Others show the sordid state Hallo Dandy was in when rescued in 1994. Rancid does not come close to it.
In an uncharacteristically diplomatic comment to the newspapers at the time, a seething Humble contented herself with the remark that in the case of Hallo Dandy there had been "some errors in animal husbandry". A mistress of understatement.
Humble says: "He was covered in rain scald and his hooves had grown over his shoes. God knows when he had last seen a farrier When my trucker picked him up he said, 'You've got a mess on your hands'." And the plight of this former national hero meant racing, too, had a mess on its hands.
Hallo Dandy, whom we had all blithely presumed was living out his old age happy and loved in some quiet and benevolent corner of the north, suddenly leapt out of his field and shamed us all.

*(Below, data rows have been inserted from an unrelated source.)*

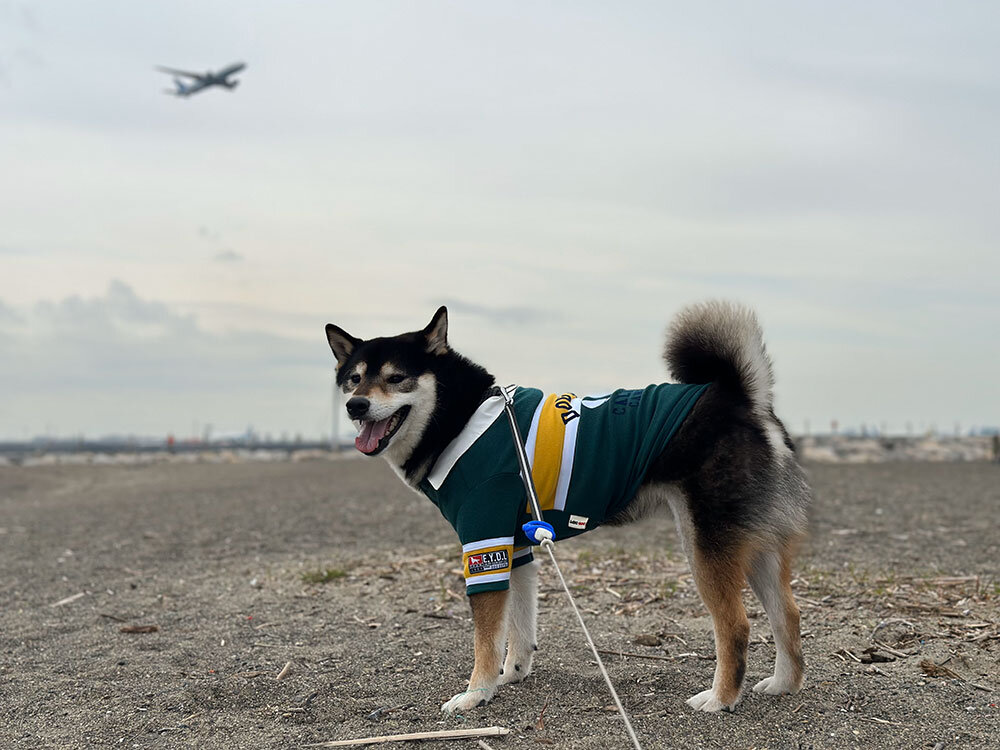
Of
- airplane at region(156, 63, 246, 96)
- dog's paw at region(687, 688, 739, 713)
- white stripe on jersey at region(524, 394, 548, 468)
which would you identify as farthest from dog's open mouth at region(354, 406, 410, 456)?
airplane at region(156, 63, 246, 96)

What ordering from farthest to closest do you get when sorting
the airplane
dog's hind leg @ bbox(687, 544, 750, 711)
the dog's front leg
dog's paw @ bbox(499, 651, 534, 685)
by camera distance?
the airplane → dog's paw @ bbox(499, 651, 534, 685) → the dog's front leg → dog's hind leg @ bbox(687, 544, 750, 711)

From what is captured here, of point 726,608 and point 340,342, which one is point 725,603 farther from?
point 340,342

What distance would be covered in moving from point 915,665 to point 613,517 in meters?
2.28

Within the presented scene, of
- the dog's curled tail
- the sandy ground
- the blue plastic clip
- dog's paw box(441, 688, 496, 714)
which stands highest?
the dog's curled tail

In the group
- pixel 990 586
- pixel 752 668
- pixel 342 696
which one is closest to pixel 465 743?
pixel 342 696

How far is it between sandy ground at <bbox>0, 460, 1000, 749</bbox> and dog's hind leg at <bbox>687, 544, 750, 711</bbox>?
17 cm

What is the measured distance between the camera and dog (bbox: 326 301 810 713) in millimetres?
5113

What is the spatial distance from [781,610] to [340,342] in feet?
10.3

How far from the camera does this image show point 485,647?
5.30 meters

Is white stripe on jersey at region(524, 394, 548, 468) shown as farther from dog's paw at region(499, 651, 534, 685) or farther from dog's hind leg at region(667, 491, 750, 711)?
dog's paw at region(499, 651, 534, 685)

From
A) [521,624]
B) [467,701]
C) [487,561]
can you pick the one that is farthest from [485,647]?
[521,624]

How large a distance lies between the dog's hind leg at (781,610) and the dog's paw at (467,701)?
1.67 meters

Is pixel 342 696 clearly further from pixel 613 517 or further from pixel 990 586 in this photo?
pixel 990 586

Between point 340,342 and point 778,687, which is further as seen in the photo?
point 340,342
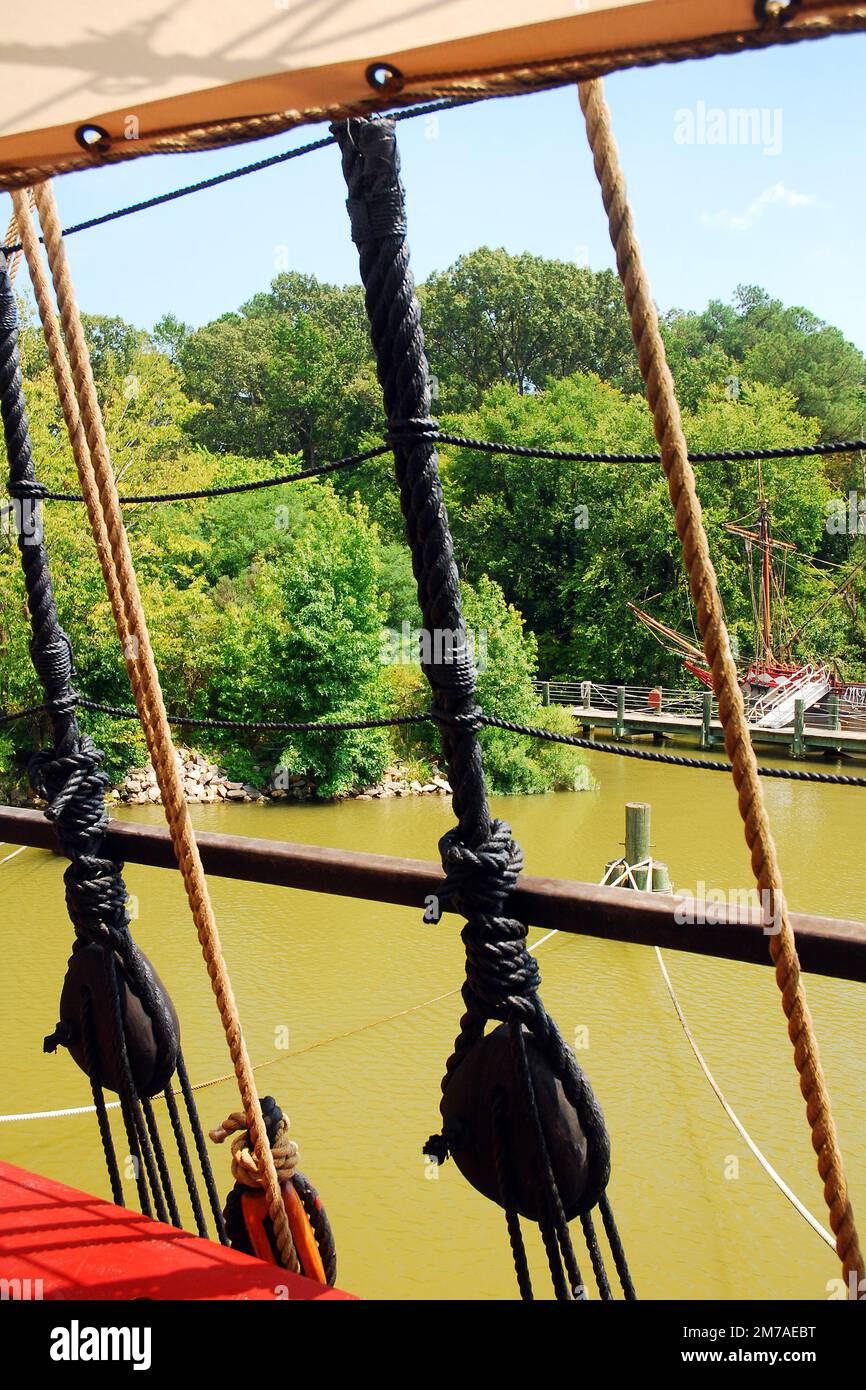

It was a moment when the conscience was unforgettably seared. "By Christ," you thought, "we've all played some part in this."
Forget all that rubbish about all publicity being good publicity. Suddenly racing was skewered on the morally indefensible fact that a famous horse had been allowed to fall through the duckboards of cruelty and drown in a sea of neglect.
And Hallo Dandy was famous. What the hell had happened to the thousands of others who had never been more than also-rans? It was a question that needed no answer. We were all at fault and Humble, a scrapper in every sinew, held us up to the light.
But the day Yvonne Shaw rang Humble marked a moment when racing began to leave the dark ages and struggle towards the light.
It is nine years since Carrie crashed out of TRC through compassion fatigue and the sheer exhaustiveness of being angry. By god, we owe her some debt.
Rock 'n roll girl. And thanks.
The thoughts of Carrie Humble
- People are kind and fantastic. It's mankind that sucks.
- I was told I was biting the hand that fed me. Actually I was biting the hand of the f*****s who were robbing the sport of decency.
- You can't turn a racehorse into a pet overnight. Well-meaning girls in livery yards are not the answer. They can't cope. Frustration leads to anger and then anger leads to violence.
- I had great support from a pair of ladies who used to wake up in bed together each morning. They died in a car crash one Christmas Eve. One was declared dead a few minutes after the other, who would have died intestate. But the longer-lived one left everything to the TRC, which allowed me to buy 230 acres that my successor Gillian Carlisle runs superbly to this day.
- I have a big, fat mouth. I hope I have used it to good effect.